Heard Shri S.P. Singh Parmar, learned counsel for the applicants and learned A.G.A. Record has been perused.
It seems that in order to explore the possibility of an amicable settlement between the parties, the matter was referred to Mediation Centre by
order dated 26.7.2011. The report of Mediation Centre reveals that the aforesaid attempt could not fructify or bring any fruit as no agreement
could have been arrived at an amicable settlement. The Court, therefore, deems it fit to decide the matter on merits.
2. It seems that a complaint was brought on behalf of Shafiq Ahmad in the Court against 6 accused persons namely Sabbir, Jahida @
Kamaroonisha, Hazi Abdul Latif, Aaisha Bano, Niyaz Ahmad and Bulbul. It may be relevant to mention that complainant Shafiq Ahmad is the
husband of Aaisha Bano accused-applicant No. 1 while accused-applicant No. 2 Sabbir is father, Jahid @ Kamroonish accused-applicant No. 3
is mother, Hazi Abdul Latif accused-applicant No. 4 is maternal grand-father (Nana), Niyaz Ahmad accused-applicant No. 5 is real brother and
Bulbil accused-applicant No. 6 is cousin of Aaisha Bano. The allegations were to the effect that at some stage of complainant''s marital life the
brother of complainant''s wife Aaisha Bano and her cousin Bulbul came to his house and took his wife to her parental house. As that month was
the month of mourning (Muharram), the complainant resisted the idea of sending his wife at that time but the aforesaid two accused persons did not
agree and forcefully took her away. It was further alleged that at the time of leaving matrimonial house, the complainant''s wife took away her entire
valuables and ornaments with her. Subsequently, his wife refused to come to his house and her family members insisted that she would be sent
back to her husband house only on the condition that the complainant should separate himself from other members of his family. As the idea of
participation or separation was not accepted by the complainant, his in-laws the accused-persons refused to send his wife back to her matrimonial
house. It was further alleged that subsequently on 23.7.2007 at about 9.00 a.m. complainant''s mother-in-law Jahida @ Kamaroonisha, Sabbir
father-in-law and the other aforesaid accused persons came to his house, abused him and made a criminal assault on him and brutally beat him up,
as a result of which he incurred injuries also. On the hue and cry being raised, certain villagers assembled, intercepted and saved him. It was also
alleged that his F.I.R. was not registered in the police station which then impelled him to bring the complaint to the Court.
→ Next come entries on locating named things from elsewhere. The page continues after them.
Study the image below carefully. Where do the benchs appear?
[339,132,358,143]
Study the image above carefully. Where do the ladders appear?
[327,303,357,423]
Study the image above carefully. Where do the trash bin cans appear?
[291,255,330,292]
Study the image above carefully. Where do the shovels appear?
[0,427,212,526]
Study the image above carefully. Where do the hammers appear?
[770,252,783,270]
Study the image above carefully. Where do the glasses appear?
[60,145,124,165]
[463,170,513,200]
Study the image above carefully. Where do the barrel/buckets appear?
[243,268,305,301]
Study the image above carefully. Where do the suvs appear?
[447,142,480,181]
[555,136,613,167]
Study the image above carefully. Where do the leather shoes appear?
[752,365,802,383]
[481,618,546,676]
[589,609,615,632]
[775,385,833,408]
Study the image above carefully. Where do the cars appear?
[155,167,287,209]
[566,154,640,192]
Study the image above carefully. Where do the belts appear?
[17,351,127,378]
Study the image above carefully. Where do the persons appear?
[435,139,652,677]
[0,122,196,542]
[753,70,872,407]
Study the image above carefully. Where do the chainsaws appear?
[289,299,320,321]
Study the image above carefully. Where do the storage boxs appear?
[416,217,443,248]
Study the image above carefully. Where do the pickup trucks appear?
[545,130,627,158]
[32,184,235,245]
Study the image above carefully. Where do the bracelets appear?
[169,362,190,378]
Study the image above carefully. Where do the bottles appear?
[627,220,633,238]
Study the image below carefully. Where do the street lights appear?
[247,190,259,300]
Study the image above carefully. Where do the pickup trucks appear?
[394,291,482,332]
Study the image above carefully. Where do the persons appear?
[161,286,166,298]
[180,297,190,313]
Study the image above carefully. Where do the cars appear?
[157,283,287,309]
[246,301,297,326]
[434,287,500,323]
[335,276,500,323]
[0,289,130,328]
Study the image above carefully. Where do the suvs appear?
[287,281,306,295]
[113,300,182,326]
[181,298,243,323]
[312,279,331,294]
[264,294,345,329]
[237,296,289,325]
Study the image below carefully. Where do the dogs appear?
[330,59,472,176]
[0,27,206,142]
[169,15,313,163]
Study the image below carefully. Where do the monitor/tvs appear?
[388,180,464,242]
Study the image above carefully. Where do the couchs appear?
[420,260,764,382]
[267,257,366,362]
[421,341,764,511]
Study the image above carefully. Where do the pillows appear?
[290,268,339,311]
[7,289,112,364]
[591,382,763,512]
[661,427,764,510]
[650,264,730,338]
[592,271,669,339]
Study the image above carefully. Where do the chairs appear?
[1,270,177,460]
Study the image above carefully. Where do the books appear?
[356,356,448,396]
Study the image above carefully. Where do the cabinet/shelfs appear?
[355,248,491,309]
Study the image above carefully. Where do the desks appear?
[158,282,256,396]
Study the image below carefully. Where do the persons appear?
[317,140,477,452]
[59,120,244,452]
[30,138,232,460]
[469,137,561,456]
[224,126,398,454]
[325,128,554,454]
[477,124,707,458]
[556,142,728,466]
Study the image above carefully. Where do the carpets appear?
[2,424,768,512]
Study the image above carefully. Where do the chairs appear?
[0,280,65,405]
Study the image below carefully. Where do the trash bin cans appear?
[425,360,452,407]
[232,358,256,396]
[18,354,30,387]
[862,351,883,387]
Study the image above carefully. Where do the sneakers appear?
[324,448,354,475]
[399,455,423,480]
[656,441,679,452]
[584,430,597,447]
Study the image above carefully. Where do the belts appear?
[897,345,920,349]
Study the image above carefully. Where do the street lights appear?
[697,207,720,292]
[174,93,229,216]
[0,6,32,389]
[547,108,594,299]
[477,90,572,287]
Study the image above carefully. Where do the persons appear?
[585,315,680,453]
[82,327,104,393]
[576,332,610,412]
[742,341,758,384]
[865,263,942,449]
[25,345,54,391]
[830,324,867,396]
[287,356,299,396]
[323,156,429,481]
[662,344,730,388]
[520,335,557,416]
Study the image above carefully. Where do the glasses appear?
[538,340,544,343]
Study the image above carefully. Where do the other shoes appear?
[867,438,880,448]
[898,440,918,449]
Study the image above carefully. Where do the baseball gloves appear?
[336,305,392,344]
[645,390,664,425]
3. Learned counsel for the applicants has castigated the truthfulness of the allegations vehemently and has placed before the Court multifold
submissions pleading complete false implication and demonstrating that the whole prosecution is frivolous, malicious and motivated. It has been
brought to the notice of the Court that actually much before lodging of the present complaint in question the complainant and other members of his
family had inflicted enormous cruelty and torture on applicant No. 1, Aaisha Bano while she was living with her husband in his house. As the
complainant was a rapacious man, the greed of him and his other family members resulted in the additional demands of dowry which the applicant
side was completely unable to fulfill. The non-fulfillment of additional demands of dowry resulted into ill-treatment which was of extreme nature. As
a result of the same, the applicant No. 1 was impelled to lodge an F.I.R. against her husband and other in-laws. The aforesaid F.I.R. from the side
of applicant No. 1 was registered in Police Station-Sarai Inayat, District-Allahabad u/s 498-A, 323, 504, 506 I.P.C. Submission of the counsel is
that in the aforesaid case, after the investigation, charge-sheet was also submitted against the complainant and other family members. Further
submission is that because the applicant No. 1 was leading a deserted life, she had also the need of maintenance and for the same purpose she
brought an application u/s 125 Cr.P.C. in the Court. The contention is that frustrated and antagonized because of filing of the aforesaid two
proceedings against the complainant, he in order to exert coercive pressure on the applicants not to pursue the case in right earnest against him,
filed an entirely false and frivolous prosecution in the form of present complaint just as an arm twisting device. The submission is that as the mala
fides and false implication are demonstrably apparent on the face of record, this Court must exercise its inherent jurisdiction to quash the complaint
because it is resulting not in prosecution but in persecution which instead of seeking justice is trampling upon the same as the applicants have been
made to suffer because of their false implication.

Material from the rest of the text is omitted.